#### WHAT IS NEEDED:
Number every line of the data below in order, and leave out the blank lines.

━━━━━ INFORMATION PROVIDED

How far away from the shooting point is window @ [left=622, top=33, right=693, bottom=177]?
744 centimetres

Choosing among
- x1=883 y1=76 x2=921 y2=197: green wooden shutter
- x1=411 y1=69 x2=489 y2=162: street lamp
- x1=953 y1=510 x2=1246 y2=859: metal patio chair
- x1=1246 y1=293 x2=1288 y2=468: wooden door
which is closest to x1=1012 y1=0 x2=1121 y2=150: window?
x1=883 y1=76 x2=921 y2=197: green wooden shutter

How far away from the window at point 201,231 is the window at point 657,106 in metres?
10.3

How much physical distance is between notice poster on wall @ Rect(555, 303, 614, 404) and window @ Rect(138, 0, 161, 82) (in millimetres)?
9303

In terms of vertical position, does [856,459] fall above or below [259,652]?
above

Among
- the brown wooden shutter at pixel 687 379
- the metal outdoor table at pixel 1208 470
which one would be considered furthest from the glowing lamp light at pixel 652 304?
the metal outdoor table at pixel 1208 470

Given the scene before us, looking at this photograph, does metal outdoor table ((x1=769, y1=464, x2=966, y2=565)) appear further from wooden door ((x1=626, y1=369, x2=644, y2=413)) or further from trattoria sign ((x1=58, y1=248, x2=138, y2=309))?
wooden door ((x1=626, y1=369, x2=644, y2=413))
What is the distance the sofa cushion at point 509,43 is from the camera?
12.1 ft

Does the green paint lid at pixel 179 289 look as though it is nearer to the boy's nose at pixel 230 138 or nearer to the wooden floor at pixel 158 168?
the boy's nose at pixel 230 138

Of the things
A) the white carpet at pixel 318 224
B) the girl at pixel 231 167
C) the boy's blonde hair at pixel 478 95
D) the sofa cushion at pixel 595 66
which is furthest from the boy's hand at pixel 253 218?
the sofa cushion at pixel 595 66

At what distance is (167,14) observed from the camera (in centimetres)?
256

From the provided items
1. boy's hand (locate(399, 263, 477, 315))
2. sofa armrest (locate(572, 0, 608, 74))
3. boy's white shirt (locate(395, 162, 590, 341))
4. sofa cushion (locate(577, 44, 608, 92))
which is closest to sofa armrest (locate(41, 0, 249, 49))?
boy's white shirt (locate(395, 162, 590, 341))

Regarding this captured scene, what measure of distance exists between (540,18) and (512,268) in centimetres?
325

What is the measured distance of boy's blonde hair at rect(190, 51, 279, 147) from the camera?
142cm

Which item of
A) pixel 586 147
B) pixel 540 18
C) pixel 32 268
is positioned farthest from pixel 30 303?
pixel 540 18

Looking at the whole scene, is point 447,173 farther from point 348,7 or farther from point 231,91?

━━━━━━━━━━

#### RESULT FOR THIS TASK:
1. How far away from the shooting point is window @ [left=622, top=33, right=693, bottom=177]?
2. 744 centimetres
3. Choosing among
4. - x1=883 y1=76 x2=921 y2=197: green wooden shutter
5. - x1=411 y1=69 x2=489 y2=162: street lamp
6. - x1=953 y1=510 x2=1246 y2=859: metal patio chair
7. - x1=1246 y1=293 x2=1288 y2=468: wooden door
8. which is closest to x1=1012 y1=0 x2=1121 y2=150: window?
9. x1=883 y1=76 x2=921 y2=197: green wooden shutter
10. How far away from the window at point 201,231 is the window at point 657,106 in metres?
11. 10.3
12. How much physical distance is between notice poster on wall @ Rect(555, 303, 614, 404) and window @ Rect(138, 0, 161, 82) (in millimetres)?
13. 9303
14. In terms of vertical position, does [856,459] fall above or below [259,652]?
15. above
16. Among
17. - the brown wooden shutter at pixel 687 379
18. - the metal outdoor table at pixel 1208 470
19. which one would be considered furthest from the glowing lamp light at pixel 652 304?
20. the metal outdoor table at pixel 1208 470
21. Given the scene before us, looking at this photograph, does metal outdoor table ((x1=769, y1=464, x2=966, y2=565)) appear further from wooden door ((x1=626, y1=369, x2=644, y2=413)) or further from trattoria sign ((x1=58, y1=248, x2=138, y2=309))?
22. wooden door ((x1=626, y1=369, x2=644, y2=413))
23. What is the distance the sofa cushion at point 509,43 is from the camera?
24. 12.1 ft
25. Does the green paint lid at pixel 179 289 look as though it is nearer to the boy's nose at pixel 230 138 or nearer to the wooden floor at pixel 158 168?
26. the boy's nose at pixel 230 138
27. Of the things
28. A) the white carpet at pixel 318 224
29. B) the girl at pixel 231 167
30. C) the boy's blonde hair at pixel 478 95
31. D) the sofa cushion at pixel 595 66
32. which is furthest from the boy's hand at pixel 253 218?
33. the sofa cushion at pixel 595 66
34. At what distance is (167,14) observed from the camera (in centimetres)?
35. 256
36. From the provided items
37. 1. boy's hand (locate(399, 263, 477, 315))
38. 2. sofa armrest (locate(572, 0, 608, 74))
39. 3. boy's white shirt (locate(395, 162, 590, 341))
40. 4. sofa cushion (locate(577, 44, 608, 92))
41. which is closest to sofa armrest (locate(41, 0, 249, 49))?
42. boy's white shirt (locate(395, 162, 590, 341))
43. Regarding this captured scene, what measure of distance exists between (540,18) and (512,268) in centimetres?
44. 325
45. What is the measured distance of boy's blonde hair at rect(190, 51, 279, 147) from the camera?
46. 142cm
47. Which item of
48. A) pixel 586 147
49. B) pixel 540 18
50. C) pixel 32 268
51. is positioned farthest from pixel 30 303?
52. pixel 540 18
53. Looking at the whole scene, is point 447,173 farther from point 348,7 or farther from point 231,91?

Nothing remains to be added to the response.